Logistic Regression - Categorical vs. Numeric Independent Variables

Question

This may be more of a statistical question than an Alteryx question.  I'm having a problem figuring out how my dependent variable changes as certain non-numeric independent variables change.  These non-numeric variables are categorical, e.g., male / female.  The solution that I found (see attached workflow) works well with variables that only have two or three classifications.  The workflow is basically taking each variable's classification and making a dummy variable out of it so that it equals 1 if the record meets the criterion and 0 if it doesn't.  For instance, if I want to determine the effect that education level has, and that variable has four classifications - 1) no HS diploma, 2) HS grad, 3) some college, and 4) college grad, I'd wind up with four additional independent variables (all dummies) and each record would have a 1 in only one of those four columns based on their highest education level attained.

The problem I'm running into is when the categories extend beyond just a few classifications.  Here's an example - I want to determine if certain supervisors (of which there are hundreds in our organization) are more likely to have employees quit within the first year of employment.  If I were to use this same workflow, I would have hundreds of additional dummy variables - one for each supervisor.  It's not a numeric variable, so it doesn't work with my Logistic Regression tool.  How are variables like this worked into logistic or multiple regression analyses?

Creating Dummy variables for regression analysis.yxmd

JohnJPS · Accepted Answer

I think the analysis described would only be useful if you're scratching the surface and looking for reason codes: e.g. trying to answer why people under a given supervisor quit.  If you just want a probability, simple aggregation would give you that: how many people quit in general vs. how many under a given supervisor. That's very simple and also more accurate than the guesswork a GLM would give you.
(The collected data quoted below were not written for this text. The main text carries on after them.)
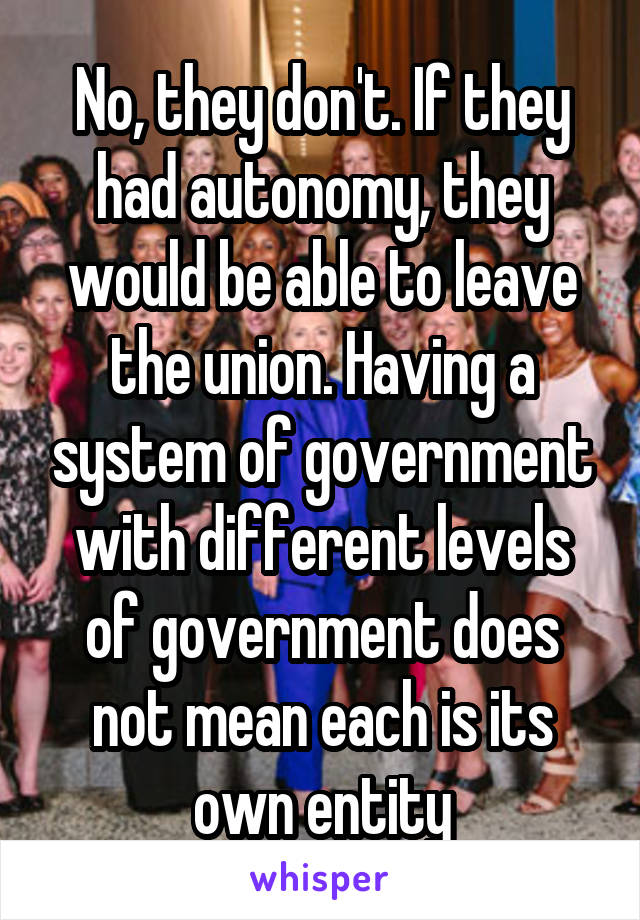 No, they don't. If they had autonomy, they would be able to leave the union. Having a system of government with different levels of government does not mean each is its own entity

whisper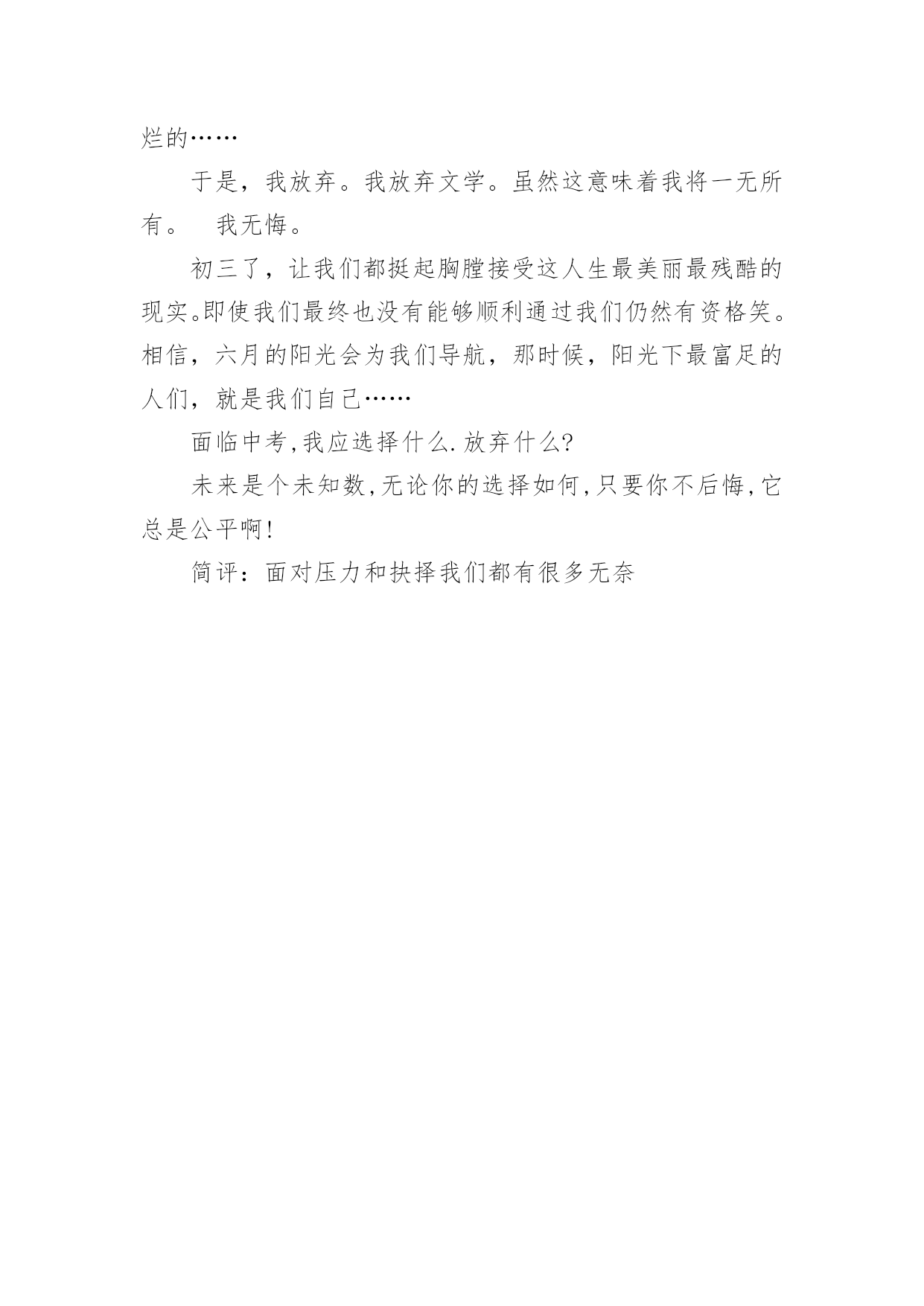 烂的……

于是，我放弃。我放弃文学。虽然这意味着我将一无所有。　我无悔。

初三了，让我们都挺起胸膛接受这人生最美丽最残酷的现实。即使我们最终也没有能够顺利通过我们仍然有资格笑。相信，六月的阳光会为我们导航，那时候，阳光下最富足的人们，就是我们自己……

面临中考,我应选择什么.放弃什么?

未来是个未知数,无论你的选择如何,只要你不后悔,它总是公平啊!

简评：面对压力和抉择我们都有很多无奈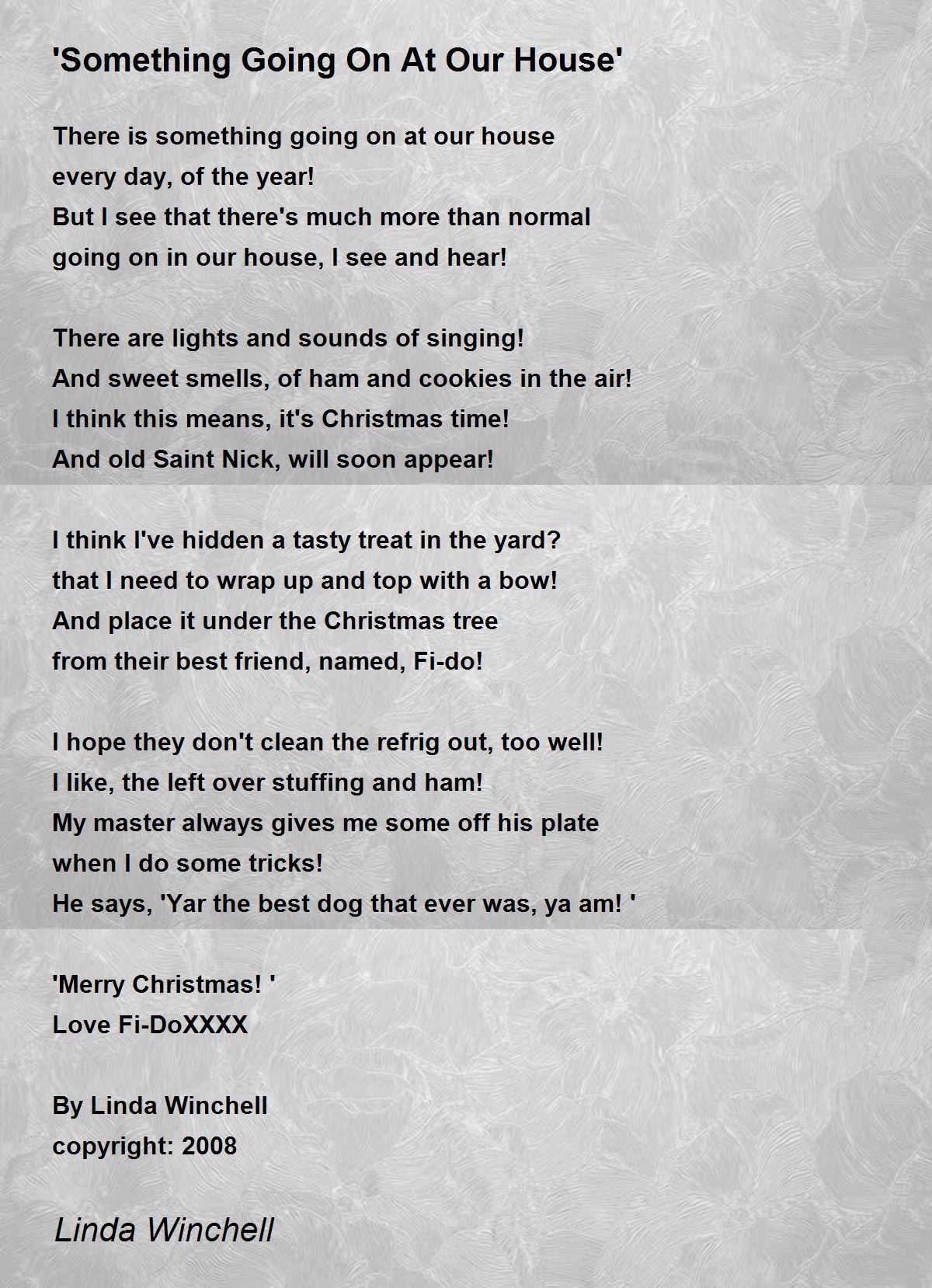 'Something Going On At Our House'

There is something going on at our house
every day, of the year!
But I see that there's much more than normal
going on in our house, I see and hear!

There are lights and sounds of singing!
And sweet smells, of ham and cookies in the air!
I think this means, it's Christmas time!
And old Saint Nick, will soon appear!

I think I've hidden a tasty treat in the yard?
that I need to wrap up and top with a bow!
And place it under the Christmas tree
from their best friend, named, Fi-do!

I hope they don't clean the refrig out, too well!
I like, the left over stuffing and ham!
My master always gives me some off his plate
when I do some tricks!
He says, 'Yar the best dog that ever was, ya am! '

'Merry Christmas! '
Love Fi-DoXXXX

By Linda Winchell
copyright: 2008

Linda Winchell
For machine learning / modeling to be useful, to provide the answer to "why people quit under certain supervisors," you might not be able to limit it to just one supervisor. You could exclude that variable, and then look for other reasons in an analysis that takes into account other factors. Then grab the "ten worst" from the simple aggregation described above, and examine how they overlap with the results of your GLM... that may help you pinpoint for that particular supervisor, how they can improve their game.

Hope that helps!

John